Where the word "food" shows up in the entries below, please copy the whole line.

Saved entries
====
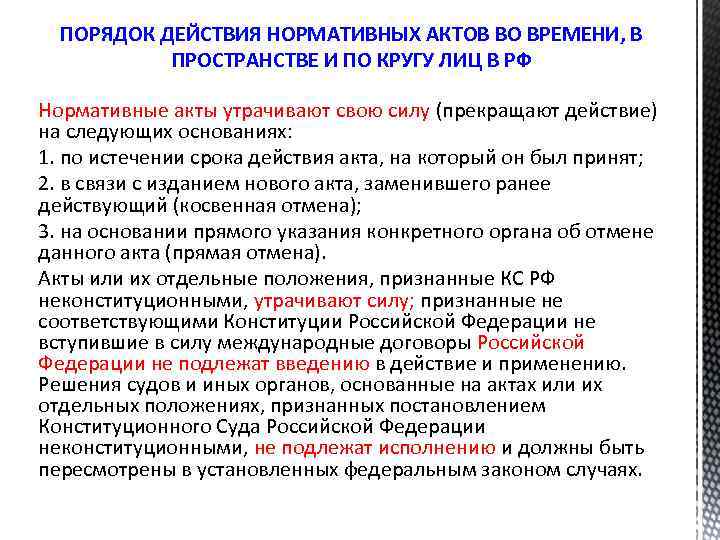 ПОРЯДОК ДЕЙСТВИЯ НОРМАТИВНЫХ АКТОВ ВО ВРЕМЕНИ, В ПРОСТРАНСТВЕ И ПО КРУГУ ЛИЦ В РФ

Нормативные акты утрачивают свою силу (прекращают действие) на следующих основаниях:

1. по истечении срока действия акта, на который он был принят;

2. в связи с изданием нового акта, заменившего ранее действующий (косвенная отмена);

3. на основании прямого указания конкретного органа об отмене данного акта (прямая отмена).

Акты или их отдельные положения, признанные КС РФ неконституционными, утрачивают силу; признанные не соответствующими Конституции Российской Федерации не вступившие в силу международные договоры Российской Федерации не подлежат введению в действие и применению. Решения судов и иных органов, основанные на актах или их отдельных положениях, признанных постановлением Конституционного Суда Российской Федерации неконституционными, не подлежат исполнению и должны быть пересмотрены в установленных федеральным законом случаях.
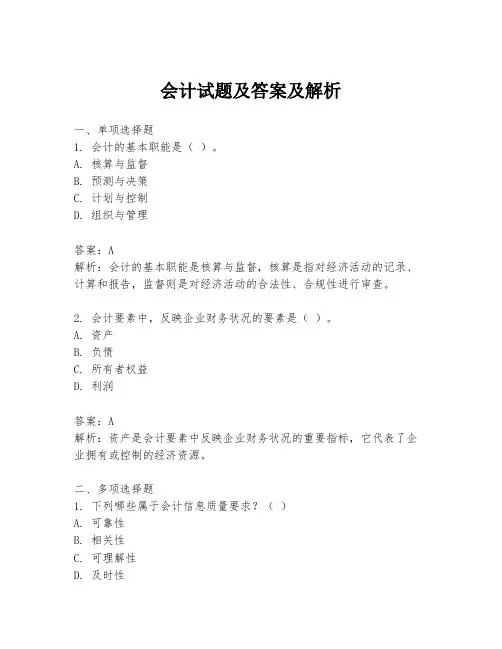 会计试题及答案及解析

一、单项选择题
1. 会计的基本职能是（ ）。
A. 核算与监督
B. 预测与决策
C. 计划与控制
D. 组织与管理

答案：A
解析：会计的基本职能是核算与监督，核算是指对经济活动的记录、计算和报告，监督则是对经济活动的合法性、合规性进行审查。

2. 会计要素中，反映企业财务状况的要素是（ ）。
A. 资产
B. 负债
C. 所有者权益
D. 利润

答案：A
解析：资产是会计要素中反映企业财务状况的重要指标，它代表了企业拥有或控制的经济资源。

二、多项选择题
1. 下列哪些属于会计信息质量要求？（ ）
A. 可靠性
B. 相关性
C. 可理解性
D. 及时性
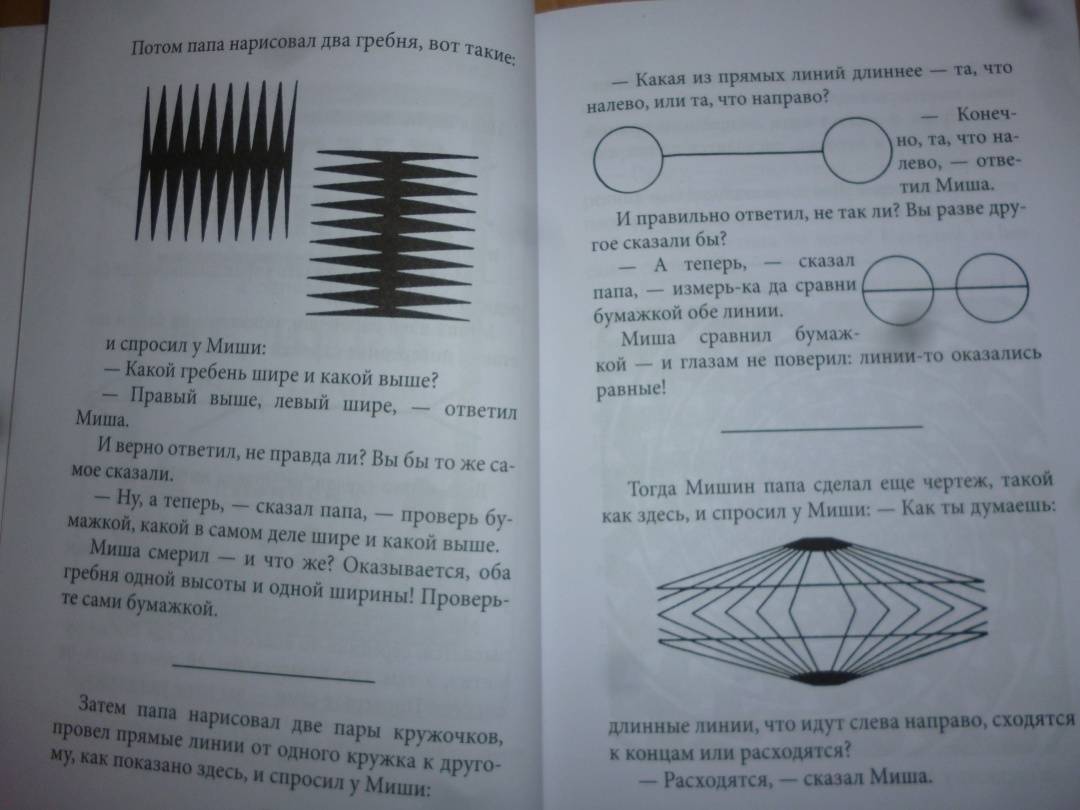 Потом папа нарисовал два гребня, вот такие:

и спросил у Миши:

— Какой гребень шире и какой выше?

— Правый выше, левый шире, — ответил Миша.

И верно ответил, не правда ли? Вы бы то же самое сказали.

— Ну, а теперь, — сказал папа, — проверь бумажкой, какой в самом деле шире и какой выше.

Миша смерил — и что же? Оказывается, оба гребня одной высоты и одной ширины! Проверьте сами бумажкой.

Затем папа нарисовал две пары кружочков, провел прямые линии от одного кружка к другому, как показано здесь, и спросил у Миши:

— Какая из прямых линий длиннее — та, что налево, или та, что направо?

— Конечно, та, что налево, — ответил Миша.

И правильно ответил, не так ли? Вы разве другое сказали бы?

— А теперь, — сказал папа, — измерь-ка да сравни бумажкой обе линии.

Миша сравнил бумажкой — и глазам не поверил: линии-то оказались равные!

Тогда Мишин папа сделал еще чертеж, такой как здесь, и спросил у Миши: — Как ты думаешь:

длинные линии, что идут слева направо, сходятся к концам или расходятся?

— Расходятся, — сказал Миша.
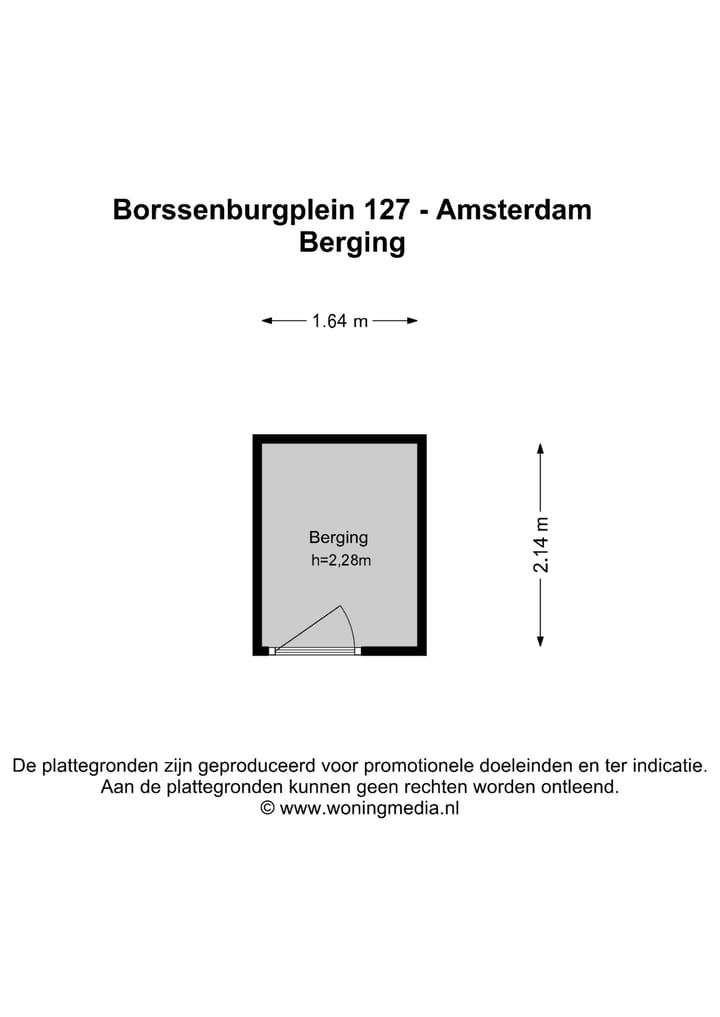 Borssenburgplein 127 - Amsterdam
Berging

1.64 m

Berging
h=2,28m

2.14 m

De plattegronden zijn geproduceerd voor promotionele doeleinden en ter indicatie.
Aan de plattegronden kunnen geen rechten worden ontleend.
© www.woningmedia.nl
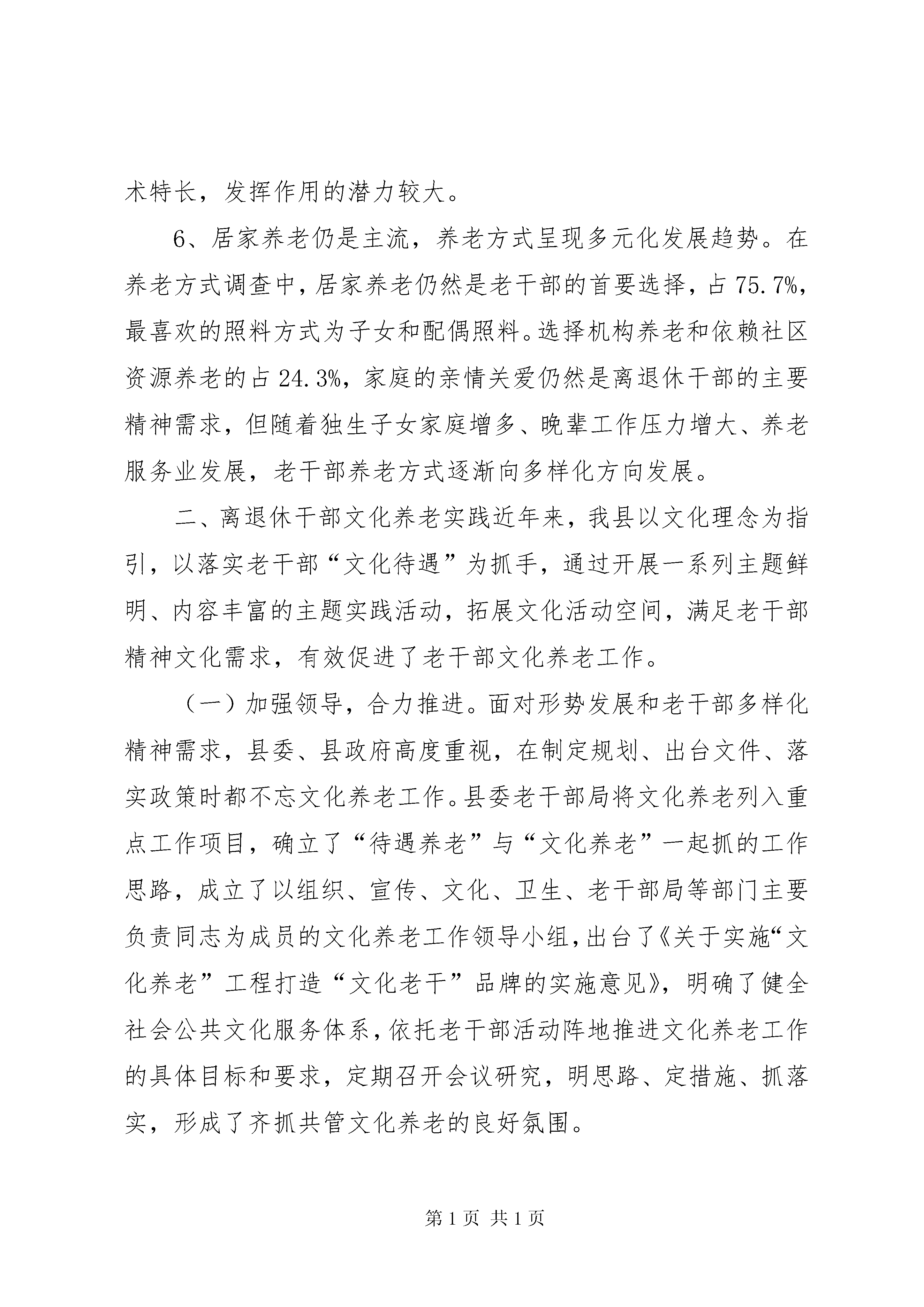 术特长，发挥作用的潜力较大。

6、居家养老仍是主流，养老方式呈现多元化发展趋势。在养老方式调查中，居家养老仍然是老干部的首要选择，占 75.7%，最喜欢的照料方式为子女和配偶照料。选择机构养老和依赖社区资源养老的占 24.3%，家庭的亲情关爱仍然是离退休干部的主要精神需求，但随着独生子女家庭增多、晚辈工作压力增大、养老服务业发展，老干部养老方式逐渐向多样化方向发展。

二、离退休干部文化养老实践近年来，我县以文化理念为指引，以落实老干部“文化待遇”为抓手，通过开展一系列主题鲜明、内容丰富的主题实践活动，拓展文化活动空间，满足老干部精神文化需求，有效促进了老干部文化养老工作。

（一）加强领导，合力推进。面对形势发展和老干部多样化精神需求，县委、县政府高度重视，在制定规划、出台文件、落实政策时都不忘文化养老工作。县委老干部局将文化养老列入重点工作项目，确立了“待遇养老”与“文化养老”一起抓的工作思路，成立了以组织、宣传、文化、卫生、老干部局等部门主要负责同志为成员的文化养老工作领导小组，出台了《关于实施“文化养老”工程打造“文化老干”品牌的实施意见》，明确了健全社会公共文化服务体系，依托老干部活动阵地推进文化养老工作的具体目标和要求，定期召开会议研究，明思路、定措施、抓落实，形成了齐抓共管文化养老的良好氛围。

第 1 页 共 1 页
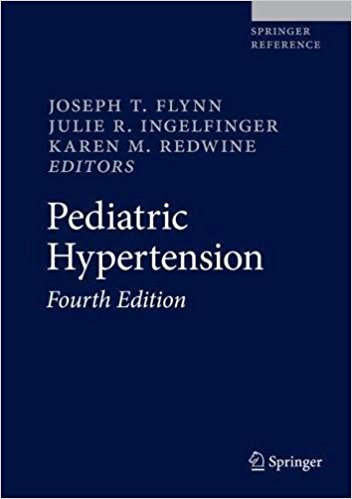 SPRINGER
REFERENCE

JOSEPH T. FLYNN
JULIE R. INGELFINGER
KAREN M. REDWINE
EDITORS

Pediatric
Hypertension

Fourth Edition

Springer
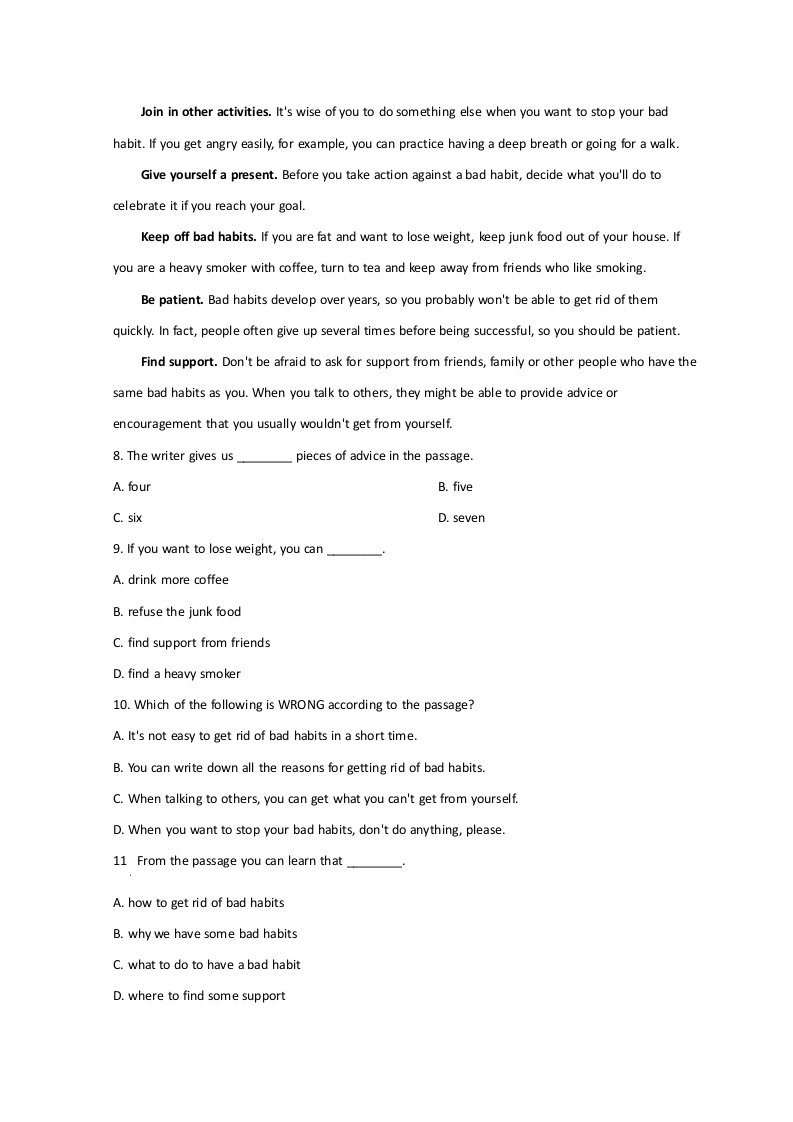 Join in other activities. It's wise of you to do something else when you want to stop your bad habit. If you get angry easily, for example, you can practice having a deep breath or going for a walk.

Give yourself a present. Before you take action against a bad habit, decide what you'll do to celebrate it if you reach your goal.

Keep off bad habits. If you are fat and want to lose weight, keep junk food out of your house. If you are a heavy smoker with coffee, turn to tea and keep away from friends who like smoking.

Be patient. Bad habits develop over years, so you probably won't be able to get rid of them quickly. In fact, people often give up several times before being successful, so you should be patient.

Find support. Don't be afraid to ask for support from friends, family or other people who have the same bad habits as you. When you talk to others, they might be able to provide advice or encouragement that you usually wouldn't get from yourself.

8. The writer gives us ____ pieces of advice in the passage.

A. four B. five

C. six D. seven

9. If you want to lose weight, you can ____.

A. drink more coffee

B. refuse the junk food

C. find support from friends

D. find a heavy smoker

10. Which of the following is WRONG according to the passage?

A. It's not easy to get rid of bad habits in a short time.

B. You can write down all the reasons for getting rid of bad habits.

C. When talking to others, you can get what you can't get from yourself.

D. When you want to stop your bad habits, don't do anything, please.

11 From the passage you can learn that ____.

A. how to get rid of bad habits

B. why we have some bad habits

C. what to do to have a bad habit

D. where to find some support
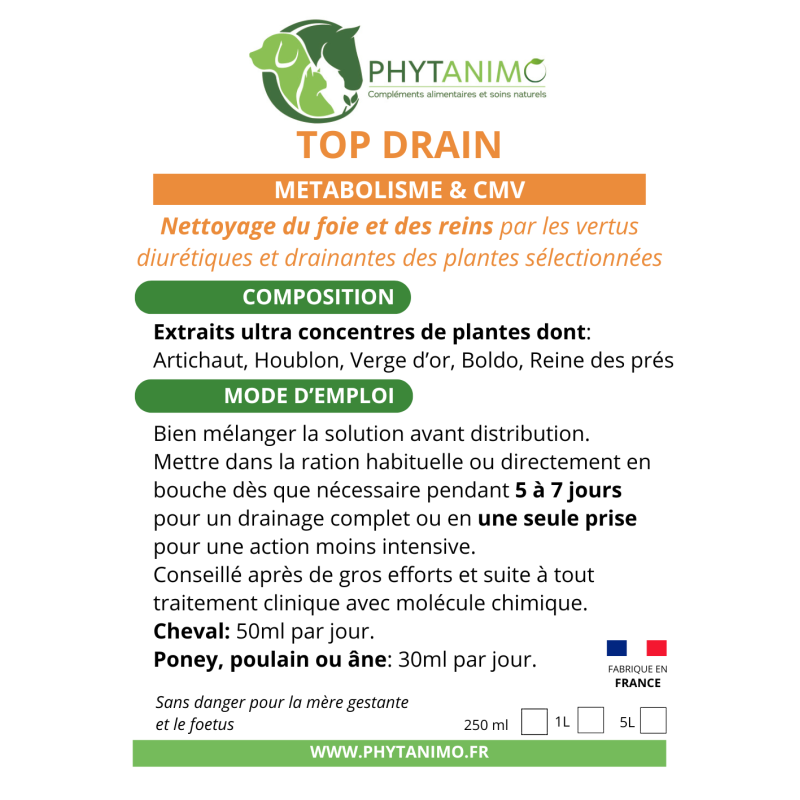 PHYTANIMO
Compléments alimentaires et soins naturels

TOP DRAIN

METABOLISME & CMV

Nettoyage du foie et des reins par les vertus diurétiques et drainantes des plantes sélectionnées

COMPOSITION

Extraits ultra concentres de plantes dont:
Artichaut, Houblon, Verge d'or, Boldo, Reine des prés

MODE D'EMPLOI

Bien mélanger la solution avant distribution.
Mettre dans la ration habituelle ou directement en bouche dès que nécessaire pendant 5 à 7 jours pour un drainage complet ou en une seule prise pour une action moins intensive.
Conseillé après de gros efforts et suite à tout traitement clinique avec molécule chimique.
Cheval: 50ml par jour.
Poney, poulain ou âne: 30ml par jour.

FABRIQUE EN
FRANCE

Sans danger pour la mère gestante et le foetus

250 ml 1L 5L

WWW.PHYTANIMO.FR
====
_Result of this exercise_:
Keep off bad habits. If you are fat and want to lose weight, keep junk food out of your house. If you are a heavy smoker with coffee, turn to tea and keep away from friends who like smoking.
B. refuse the junk food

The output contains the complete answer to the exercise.